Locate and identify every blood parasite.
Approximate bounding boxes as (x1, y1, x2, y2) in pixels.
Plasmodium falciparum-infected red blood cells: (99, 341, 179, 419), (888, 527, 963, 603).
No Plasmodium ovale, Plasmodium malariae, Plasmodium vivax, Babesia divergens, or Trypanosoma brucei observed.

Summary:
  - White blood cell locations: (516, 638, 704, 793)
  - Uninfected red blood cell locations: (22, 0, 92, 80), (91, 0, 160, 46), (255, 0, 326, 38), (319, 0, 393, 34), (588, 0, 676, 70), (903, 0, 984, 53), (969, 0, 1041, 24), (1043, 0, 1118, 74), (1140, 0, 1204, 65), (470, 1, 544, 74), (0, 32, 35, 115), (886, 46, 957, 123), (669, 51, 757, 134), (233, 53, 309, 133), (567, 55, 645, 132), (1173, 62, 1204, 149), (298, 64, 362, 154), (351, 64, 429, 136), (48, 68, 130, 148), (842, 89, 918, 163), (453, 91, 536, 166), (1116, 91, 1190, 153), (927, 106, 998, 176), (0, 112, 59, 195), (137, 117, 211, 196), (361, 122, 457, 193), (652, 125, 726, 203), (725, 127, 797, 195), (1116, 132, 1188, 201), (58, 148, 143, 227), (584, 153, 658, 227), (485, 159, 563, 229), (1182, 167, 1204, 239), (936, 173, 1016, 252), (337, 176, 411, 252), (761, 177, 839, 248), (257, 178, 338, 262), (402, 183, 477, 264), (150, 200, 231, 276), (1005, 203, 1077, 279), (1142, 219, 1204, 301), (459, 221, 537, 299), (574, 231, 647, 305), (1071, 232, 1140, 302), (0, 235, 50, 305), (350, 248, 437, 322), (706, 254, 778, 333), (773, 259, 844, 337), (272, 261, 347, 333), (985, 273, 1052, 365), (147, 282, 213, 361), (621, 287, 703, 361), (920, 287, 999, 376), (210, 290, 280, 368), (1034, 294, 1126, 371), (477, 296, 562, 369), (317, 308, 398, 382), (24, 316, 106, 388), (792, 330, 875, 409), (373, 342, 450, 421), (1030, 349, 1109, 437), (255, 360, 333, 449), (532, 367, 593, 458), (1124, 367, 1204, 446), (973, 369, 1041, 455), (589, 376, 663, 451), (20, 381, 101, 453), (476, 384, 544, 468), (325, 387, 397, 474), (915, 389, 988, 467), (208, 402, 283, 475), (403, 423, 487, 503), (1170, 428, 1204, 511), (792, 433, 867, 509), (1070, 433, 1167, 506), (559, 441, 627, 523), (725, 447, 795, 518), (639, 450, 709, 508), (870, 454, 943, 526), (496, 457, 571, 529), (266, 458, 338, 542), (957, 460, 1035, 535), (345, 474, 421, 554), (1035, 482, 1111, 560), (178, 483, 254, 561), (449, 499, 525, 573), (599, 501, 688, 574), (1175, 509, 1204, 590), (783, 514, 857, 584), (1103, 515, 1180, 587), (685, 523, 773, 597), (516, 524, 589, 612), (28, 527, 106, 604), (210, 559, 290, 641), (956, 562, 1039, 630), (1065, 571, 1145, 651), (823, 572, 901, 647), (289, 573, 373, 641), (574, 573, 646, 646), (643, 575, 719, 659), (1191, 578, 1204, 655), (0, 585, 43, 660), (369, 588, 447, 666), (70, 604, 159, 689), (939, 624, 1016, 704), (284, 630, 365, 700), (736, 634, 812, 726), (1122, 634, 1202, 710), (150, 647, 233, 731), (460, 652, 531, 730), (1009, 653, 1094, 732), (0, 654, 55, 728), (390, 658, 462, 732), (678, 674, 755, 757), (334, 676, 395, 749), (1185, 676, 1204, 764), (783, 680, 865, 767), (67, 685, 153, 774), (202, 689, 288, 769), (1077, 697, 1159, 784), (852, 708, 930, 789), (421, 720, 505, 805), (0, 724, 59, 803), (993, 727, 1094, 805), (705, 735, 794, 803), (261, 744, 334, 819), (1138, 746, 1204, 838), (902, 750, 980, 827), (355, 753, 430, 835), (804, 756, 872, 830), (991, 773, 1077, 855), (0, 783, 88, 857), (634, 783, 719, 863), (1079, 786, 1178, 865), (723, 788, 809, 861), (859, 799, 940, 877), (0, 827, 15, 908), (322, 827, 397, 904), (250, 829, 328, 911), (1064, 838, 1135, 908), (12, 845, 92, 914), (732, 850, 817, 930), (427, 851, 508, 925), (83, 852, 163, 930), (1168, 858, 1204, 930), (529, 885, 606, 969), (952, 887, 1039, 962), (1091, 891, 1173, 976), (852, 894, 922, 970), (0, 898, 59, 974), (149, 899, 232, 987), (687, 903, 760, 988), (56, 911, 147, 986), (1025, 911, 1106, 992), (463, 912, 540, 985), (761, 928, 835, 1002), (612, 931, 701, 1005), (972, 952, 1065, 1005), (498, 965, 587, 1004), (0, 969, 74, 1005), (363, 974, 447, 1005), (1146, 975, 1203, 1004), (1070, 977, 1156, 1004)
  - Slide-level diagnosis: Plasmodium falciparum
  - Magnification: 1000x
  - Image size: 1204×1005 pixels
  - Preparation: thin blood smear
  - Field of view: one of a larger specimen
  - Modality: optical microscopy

» **Activity**
Go through the material above and copy each line that holds the string "pixels".

» **Exercise answer**
Approximate bounding boxes as (x1, y1, x2, y2) in pixels.
  - Image size: 1204×1005 pixels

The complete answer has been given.